**TASK REQUIREMENTS**
Collect every line of the material below that contains the string "item". Case counts, so copy only the lines where the capitalization matches.

○ ○ ○ ○ ○ ○ ○

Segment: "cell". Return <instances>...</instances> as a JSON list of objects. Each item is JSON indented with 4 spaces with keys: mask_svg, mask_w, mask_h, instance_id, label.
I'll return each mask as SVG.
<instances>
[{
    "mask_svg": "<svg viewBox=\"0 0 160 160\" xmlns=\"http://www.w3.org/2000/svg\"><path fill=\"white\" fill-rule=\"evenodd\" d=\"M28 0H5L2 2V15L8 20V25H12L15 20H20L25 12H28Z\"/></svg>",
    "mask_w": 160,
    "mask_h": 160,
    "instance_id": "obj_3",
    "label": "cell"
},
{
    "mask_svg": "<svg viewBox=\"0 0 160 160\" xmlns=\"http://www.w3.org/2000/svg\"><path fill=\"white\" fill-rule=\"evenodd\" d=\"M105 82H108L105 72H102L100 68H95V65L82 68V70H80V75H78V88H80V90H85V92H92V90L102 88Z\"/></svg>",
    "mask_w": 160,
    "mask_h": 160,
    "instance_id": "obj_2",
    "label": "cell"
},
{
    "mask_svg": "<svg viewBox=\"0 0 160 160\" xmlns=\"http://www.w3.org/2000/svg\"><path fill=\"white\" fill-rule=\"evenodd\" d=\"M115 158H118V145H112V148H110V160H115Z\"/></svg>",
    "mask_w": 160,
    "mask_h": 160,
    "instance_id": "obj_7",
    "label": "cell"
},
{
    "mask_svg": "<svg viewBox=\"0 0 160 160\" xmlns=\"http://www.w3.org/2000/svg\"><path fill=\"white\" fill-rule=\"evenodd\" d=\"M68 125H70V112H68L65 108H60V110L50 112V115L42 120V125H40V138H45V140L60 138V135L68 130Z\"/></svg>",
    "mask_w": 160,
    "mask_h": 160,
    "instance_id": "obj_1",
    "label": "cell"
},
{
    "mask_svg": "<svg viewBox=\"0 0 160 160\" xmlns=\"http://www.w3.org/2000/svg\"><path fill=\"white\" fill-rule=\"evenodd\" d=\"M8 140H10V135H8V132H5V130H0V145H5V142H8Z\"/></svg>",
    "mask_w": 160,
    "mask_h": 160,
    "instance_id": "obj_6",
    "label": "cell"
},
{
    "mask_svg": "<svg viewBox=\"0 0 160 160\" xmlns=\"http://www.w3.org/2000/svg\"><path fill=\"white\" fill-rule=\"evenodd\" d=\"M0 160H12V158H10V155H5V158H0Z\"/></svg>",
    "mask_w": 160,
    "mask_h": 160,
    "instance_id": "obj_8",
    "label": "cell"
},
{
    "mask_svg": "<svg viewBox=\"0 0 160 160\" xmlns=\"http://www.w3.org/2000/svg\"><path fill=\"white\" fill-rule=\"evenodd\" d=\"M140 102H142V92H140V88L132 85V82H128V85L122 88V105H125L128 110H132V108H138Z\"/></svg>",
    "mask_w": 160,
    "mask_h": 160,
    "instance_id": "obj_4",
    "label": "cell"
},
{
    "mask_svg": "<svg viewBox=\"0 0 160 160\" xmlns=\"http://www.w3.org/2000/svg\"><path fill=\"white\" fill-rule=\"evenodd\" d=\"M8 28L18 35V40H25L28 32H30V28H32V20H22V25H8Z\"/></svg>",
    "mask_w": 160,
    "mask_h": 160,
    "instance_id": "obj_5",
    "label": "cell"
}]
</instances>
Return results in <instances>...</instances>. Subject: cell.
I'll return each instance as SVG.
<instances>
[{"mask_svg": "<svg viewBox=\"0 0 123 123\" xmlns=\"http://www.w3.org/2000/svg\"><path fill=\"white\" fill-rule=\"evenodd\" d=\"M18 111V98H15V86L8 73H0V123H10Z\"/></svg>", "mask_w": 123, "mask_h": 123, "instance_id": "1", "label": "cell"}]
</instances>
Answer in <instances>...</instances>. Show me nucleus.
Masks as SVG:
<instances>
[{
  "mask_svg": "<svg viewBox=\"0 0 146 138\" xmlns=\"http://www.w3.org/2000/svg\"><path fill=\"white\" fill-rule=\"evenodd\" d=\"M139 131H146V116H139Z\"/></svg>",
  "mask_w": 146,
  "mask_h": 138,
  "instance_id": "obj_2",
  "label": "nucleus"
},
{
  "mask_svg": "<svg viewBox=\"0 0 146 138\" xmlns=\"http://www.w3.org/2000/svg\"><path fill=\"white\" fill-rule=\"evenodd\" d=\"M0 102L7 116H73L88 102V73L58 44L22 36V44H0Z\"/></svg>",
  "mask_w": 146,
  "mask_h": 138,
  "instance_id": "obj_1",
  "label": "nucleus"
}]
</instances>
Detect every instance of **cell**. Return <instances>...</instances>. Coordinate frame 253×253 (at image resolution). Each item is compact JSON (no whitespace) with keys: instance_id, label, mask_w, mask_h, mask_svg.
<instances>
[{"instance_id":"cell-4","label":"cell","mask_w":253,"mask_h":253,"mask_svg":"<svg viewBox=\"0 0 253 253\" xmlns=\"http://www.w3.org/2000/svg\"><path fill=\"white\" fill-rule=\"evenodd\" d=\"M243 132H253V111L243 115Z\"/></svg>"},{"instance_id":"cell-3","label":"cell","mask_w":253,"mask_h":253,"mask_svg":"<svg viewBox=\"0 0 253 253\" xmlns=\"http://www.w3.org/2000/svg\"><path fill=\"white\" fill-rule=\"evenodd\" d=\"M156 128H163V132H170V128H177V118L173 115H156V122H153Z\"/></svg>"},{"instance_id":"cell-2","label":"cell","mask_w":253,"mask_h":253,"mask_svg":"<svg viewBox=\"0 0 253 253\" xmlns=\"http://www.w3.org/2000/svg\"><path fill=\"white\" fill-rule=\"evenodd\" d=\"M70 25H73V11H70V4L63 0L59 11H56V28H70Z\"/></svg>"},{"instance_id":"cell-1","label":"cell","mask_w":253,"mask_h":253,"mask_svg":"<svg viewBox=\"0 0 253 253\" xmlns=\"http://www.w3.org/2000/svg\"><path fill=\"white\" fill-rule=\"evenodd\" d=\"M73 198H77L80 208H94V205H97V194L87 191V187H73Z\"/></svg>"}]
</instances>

○ ○ ○ ○ ○ ○ ○

**FINAL RESULT**
Segment: "cell". Return <instances>...</instances> as a JSON list of objects. Each item is JSON indented with 4 spaces with keys: mask_svg, mask_w, mask_h, instance_id, label.
Detect every instance of **cell**. Return <instances>...</instances>. Coordinate frame 253×253 (at image resolution). Each item is compact JSON (no whitespace) with keys: instance_id, label, mask_w, mask_h, mask_svg.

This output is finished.